Non colgo egoismo nella mia scelta.
Neanche un po'.
È sempre stata l'unica possibile. Il solo sentiero da intraprendere, in un labirinto di strade senza uscita. Non è mai esistita altra possibilità, per noi due, che adeguarci a questa schietta, sincera verità. Arrivata come uno schiaffo in pieno viso, come un fulmine a ciel sereno, senza belle parole a mitigarne gli effetti devastanti.
Per chi uccide il primo giorno, per chi uccide l'ultimo, per chi accetta senza fiatare, per chi sopporta per la felicità dell'altro, non c'è via di uscita.
Anche per chi ama senza dirlo.
Anche per chi, come noi, non ha mai scambiato con l'altro una carezza, un bacio. Una parola d'amore.
Non mi pento di ciò che ho detto.
Credo stia piangendo. Sento gli spasmi leggeri del suo petto scalfire l'aria, coprire il crepitio del fuoco.
"Già" il suo è un leggero bisbiglio, esitante, "è questo, quel che avrei dovuto fare sin dall'inizio."
Si è arreso. In modo diverso da come mi sarei aspettato. Non va via. Non abbandona il mio, nostro, salotto. Non trascina via le sue membra stanche e quel che rimane della sua dignità. Ride, questo fa. Ride, ma non di quella risata colma di amarezza di cui ormai conosco fin troppo bene il suono. È sconosciuta, in qualche modo. Non ne riconosco una sola, singola nota.
"Ammetterlo" dice, ed è un passo nella giusta direzione, "Venire a patti con la realtà che il futuro non sarebbe stato possibile con nessun altro."
Fa uno strano effetto, sentire quell'ultima parola abbandonare le sue labbra. Un brivido freddo, poi caldo, poi tutti e due insieme, rinvigorisce il mio corpo teso, stanco.

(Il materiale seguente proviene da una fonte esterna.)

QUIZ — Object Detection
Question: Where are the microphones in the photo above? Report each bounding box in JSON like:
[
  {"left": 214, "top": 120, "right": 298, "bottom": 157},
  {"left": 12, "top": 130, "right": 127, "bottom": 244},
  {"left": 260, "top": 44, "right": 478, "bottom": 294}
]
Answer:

Altro. È una bella parola. La mia preferita.
È una dichiarazione d'amore, di profonda tenerezza, di totale abbandono. Più eloquente di un bacio, più di un abbraccio, più di un intimo, profondo, sfiorarsi di corpi nudi. Più del mostrare, l'uno all'altro, i reciproci difetti, molto più numerosi dei pregi, accettando. Amandone il disequilibrio.
"È tardi, allora" parla nuovamente, senza aver bisogno della mia risposta, probabilmente già conscio, in cuor suo, del mio pensiero, della mia visione di questa storia mai nata che ci sta distruggendo.

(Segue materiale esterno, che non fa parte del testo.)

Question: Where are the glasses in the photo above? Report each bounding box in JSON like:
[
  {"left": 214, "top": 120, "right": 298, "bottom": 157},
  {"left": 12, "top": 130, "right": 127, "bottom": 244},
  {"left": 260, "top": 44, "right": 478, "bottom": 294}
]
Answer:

 "Ho osato provarci. Ho osato andare avanti, quindi è finita. Nessuna possibilità in più per chi infrange le regole."
Forse dovrei dirgli che è vero. Che ogni via è chiusa. Che ogni speranza è bruciata, arsa in una brace di sogni rimasti tali. Per incoscienza. Per codardia.
Eppure.
"Fondamenta, John" mi ritrovo a dirgli, senza nemmeno sapere perché io abbia scelto queste esatte parole. "Le fondamenta, sono sempre state la chiave."
Un ambulanza sfreccia lungo Baker Street, per la seconda volta. Mi vengono in mente immagini su vecchi libri di scuola, volte a esplicare a studenti svogliati il concetto di Effetto Doppler. Non mi alzo nemmeno stavolta. Incomprensibilmente, non vorrei essere in altro luogo che questo.

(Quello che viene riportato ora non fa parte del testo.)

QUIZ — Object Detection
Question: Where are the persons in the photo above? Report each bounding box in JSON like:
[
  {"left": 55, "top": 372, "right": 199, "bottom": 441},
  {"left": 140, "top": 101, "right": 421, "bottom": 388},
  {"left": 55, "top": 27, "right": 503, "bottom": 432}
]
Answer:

"Fondamenta" lui ripete, quasi abbia bisogno di imprimerne bene il suono in mente, certo di poterne comprendere il significato solo dopo averlo fatto proprio. "Abbiamo mai avuto fondamenta a sostenerci, io e te?" domanda.
Rispondo, senza esitare. Non ho bisogno di pensarci, stavolta. Le parole giacciono in attesa sulle mie labbra, avide di trovare libertà.
"Mai" dico, e volgo lentamente lo sguardo nella sua direzione, senza però saziare la mia voglia di guardarlo, di strappare violentemente l'immaginario drappo di stoffa che mi impedisce di scorgere il suo volto, di alleviare i morsi di una fame che distrugge, dilania, spezza. È come un quadro, infinitamente bello, infinitamente raro, tenuto celato per mantenerne intatto lo splendore.
"Sono crollate ancor prima di sorgere."
È la fine.
Lo sento nell'aria. Nelle parole in sospeso. Nel modo in cui la poltrona sembra avergli mostrato, improvvisamente, quella scomodità di cui non si è mai accorto prima. È inequivocabile. È in piedi, e muove un passo. Uno, poi due, poi tre, poi altri fino a perdere il conto. Il parquet sconnesso li accoglie, custodendone il suono familiare, caldo.
"Ho capito, Sherlock" sussurra, a voce talmente bassa da risultare impercettibile, "è chiaro."
Andrà via. Entrerà in un pub, affogherà questa serata in una pinta, o forse due, probabilmente troppe. Poi tornerà a casa. Si sdraierà sul letto, penserà a noi, e forse piangerà. Non so dirlo con esattezza. Percorrerà i diciassette gradini fino alla soglia del 221B, e scaccerà via le immagini, le istantanee della nostra vita insieme, per l'ennesima volta. Fuori di qui, cercherà invano di relegarle in quel posto dove finiscono le cose perdute.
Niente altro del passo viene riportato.